The former phrase was coined during the 1960s and was already “much discussed” by 7 June 1964, according to that day’s New York Times. The latter is a more recent invention by scientists and IT experts, describing the exponential rise in information experienced in the late 2000s.
With no global ‘governing body’ per se, data is hard to quantify exactly although the US-based International Data Corporation estimates that 1,250 ‘exabytes’ of information will be created this year compared to less than 250 in 2005. One exabyte equals one billion gigabytes. Sources for such data include the callers on over four billion mobile phones and up to two billion internet users.
Technological reasons for this trend i.e. the growth of the internet and cheaper, more available handsets, are obvious although they do not tell the whole story. There is a cultural and scientific side to this too.
Economic growth is accompanied by the better literacy needed to learn new technologies. While the original technology was invented in Europe and America, its use is now growing fastest place among the emerging middle classes in the Third World.
The Chinese Government claims that there were 338 million internet users in that country last June, up from 298 million six months previously. That 13.4 per cent increase came on the back of a 41.9 per cent annual increase over 2008; internet growth that year was 60.8 per cent in the countryside. India reportedly has around 80 million subscribers, Brazil 67.5 million.
In addition, it is no co-incidence that commentators started talking about an ‘information explosion’ during the space race. Computer technology advanced rapidly to meet engineering’s demands, while the first satellites opened up a completely new perspective on the world, accompanied by a flood of data. Modern telescopes have become some of the largest accumulators of data, by photographing and analysing the universe in detail.
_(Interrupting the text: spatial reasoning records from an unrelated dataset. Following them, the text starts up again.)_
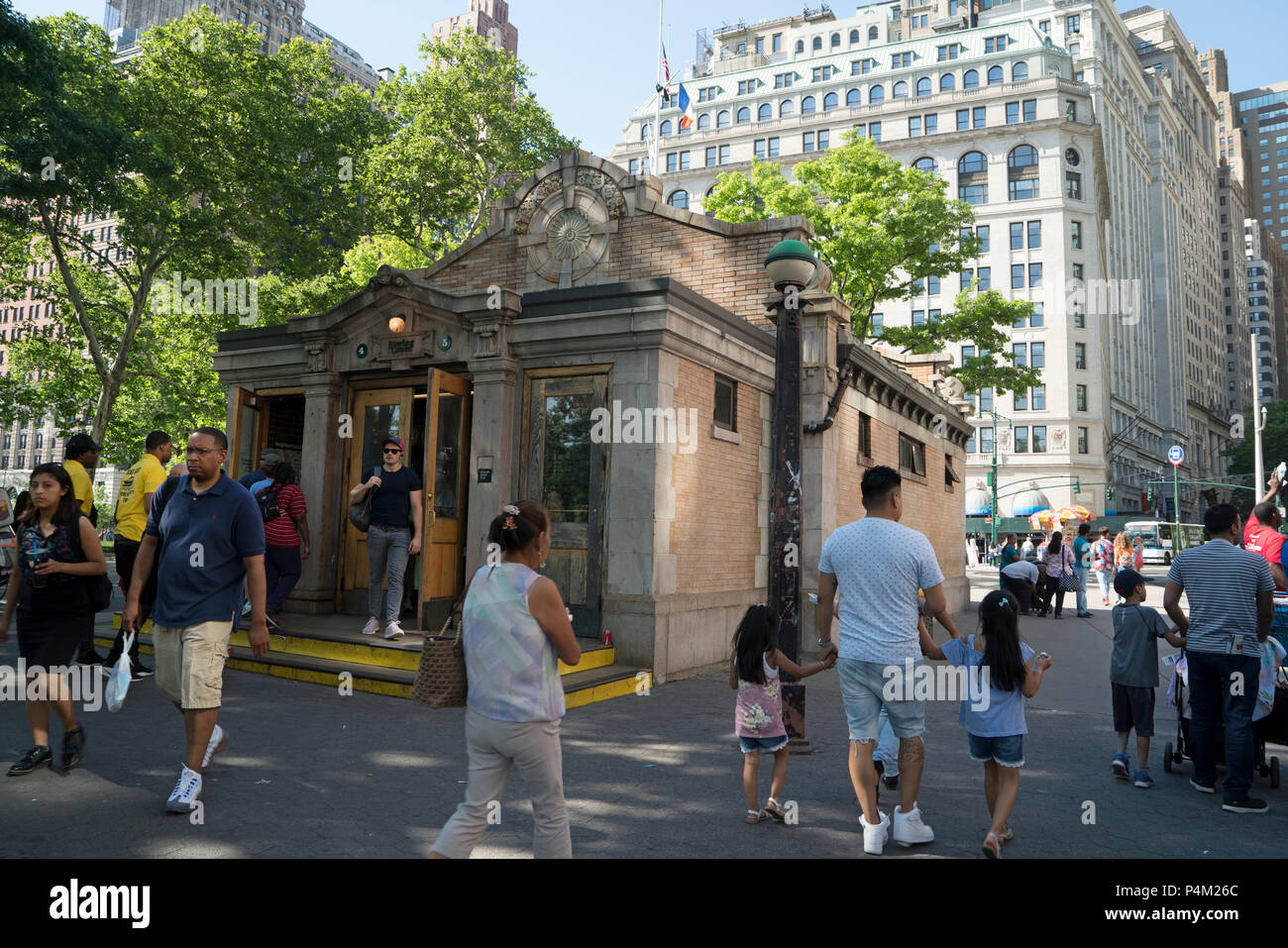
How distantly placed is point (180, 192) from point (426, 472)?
58.6 ft

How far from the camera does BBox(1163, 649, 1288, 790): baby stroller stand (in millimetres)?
5996

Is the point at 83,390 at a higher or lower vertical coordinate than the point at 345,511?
higher

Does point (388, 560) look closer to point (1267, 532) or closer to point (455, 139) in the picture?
point (1267, 532)

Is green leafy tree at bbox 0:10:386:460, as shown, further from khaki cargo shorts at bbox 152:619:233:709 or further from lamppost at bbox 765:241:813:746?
lamppost at bbox 765:241:813:746

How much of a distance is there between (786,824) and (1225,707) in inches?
128

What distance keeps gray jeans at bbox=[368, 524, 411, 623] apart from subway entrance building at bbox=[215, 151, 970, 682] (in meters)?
0.55

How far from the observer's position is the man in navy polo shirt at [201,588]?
4.86m

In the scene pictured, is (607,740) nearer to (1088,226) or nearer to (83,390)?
(83,390)

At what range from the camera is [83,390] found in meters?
30.0

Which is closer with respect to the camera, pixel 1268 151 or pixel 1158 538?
pixel 1158 538

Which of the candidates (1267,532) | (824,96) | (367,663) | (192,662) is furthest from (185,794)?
(824,96)

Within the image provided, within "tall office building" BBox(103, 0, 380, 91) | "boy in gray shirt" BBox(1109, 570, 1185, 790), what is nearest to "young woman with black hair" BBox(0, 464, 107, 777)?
"boy in gray shirt" BBox(1109, 570, 1185, 790)

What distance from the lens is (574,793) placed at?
5.46 m
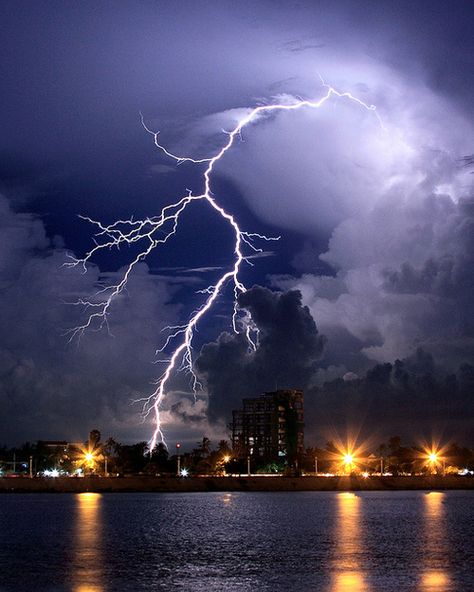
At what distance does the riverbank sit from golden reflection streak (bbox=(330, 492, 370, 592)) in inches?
3504

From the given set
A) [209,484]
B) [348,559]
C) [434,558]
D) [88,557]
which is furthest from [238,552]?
[209,484]

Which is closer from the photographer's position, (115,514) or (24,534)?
(24,534)

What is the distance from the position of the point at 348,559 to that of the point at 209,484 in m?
121

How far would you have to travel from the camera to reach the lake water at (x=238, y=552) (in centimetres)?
3562

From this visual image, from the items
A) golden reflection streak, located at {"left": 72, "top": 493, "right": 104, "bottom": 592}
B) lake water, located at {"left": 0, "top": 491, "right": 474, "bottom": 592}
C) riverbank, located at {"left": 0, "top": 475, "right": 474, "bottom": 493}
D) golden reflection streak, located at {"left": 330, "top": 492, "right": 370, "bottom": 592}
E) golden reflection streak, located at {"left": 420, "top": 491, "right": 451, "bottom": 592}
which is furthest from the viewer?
riverbank, located at {"left": 0, "top": 475, "right": 474, "bottom": 493}

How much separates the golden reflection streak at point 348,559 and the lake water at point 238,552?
46mm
Making sense of the data is a challenge in itself, but a manageable one with the right hardware and software. The real problem is storage. Up to 2006 or 2007, the ‘explosion’ was contained with more storage space globally than information. Since then, information ‘stores’ have effectively overflowed.
According to the International Data Corporation, there is a 500 exabyte gap between the total amount of information and the total storage space, which is set to increase. As the Economist put it in February, research scientists now “collect what they can and let the rest dissipate into the ether.”
‘Big data’ can be problematic, as the financial crisis showed. The natural lesson seems to be that data needs to be better controlled and analysed. As the task gets bigger, there are clearly more opportunities for businesses and graduates to find solutions.